Collected data>
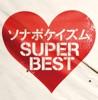 ソナポケイズム SUPER BEST ジャケット写真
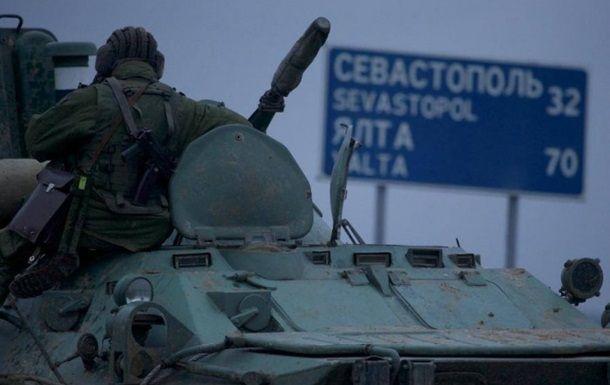 Аннексированный Крым как военно-стратегический плацдарм России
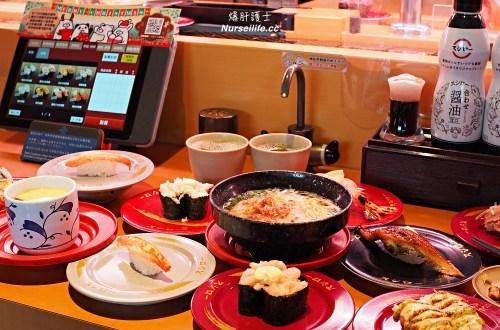 壽司郎(スシロー)40元就能品味到板前壽司的美味,但副食甜點也不能錯過!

Work instructions> Reproduce the whole listing above word for word, dropping each image.

Answer to this problem>
 ソナポケイズム SUPER BEST ジャケット写真
 Аннексированный Крым как военно-стратегический плацдарм России
 壽司郎(スシロー)40元就能品味到板前壽司的美味,但副食甜點也不能錯過!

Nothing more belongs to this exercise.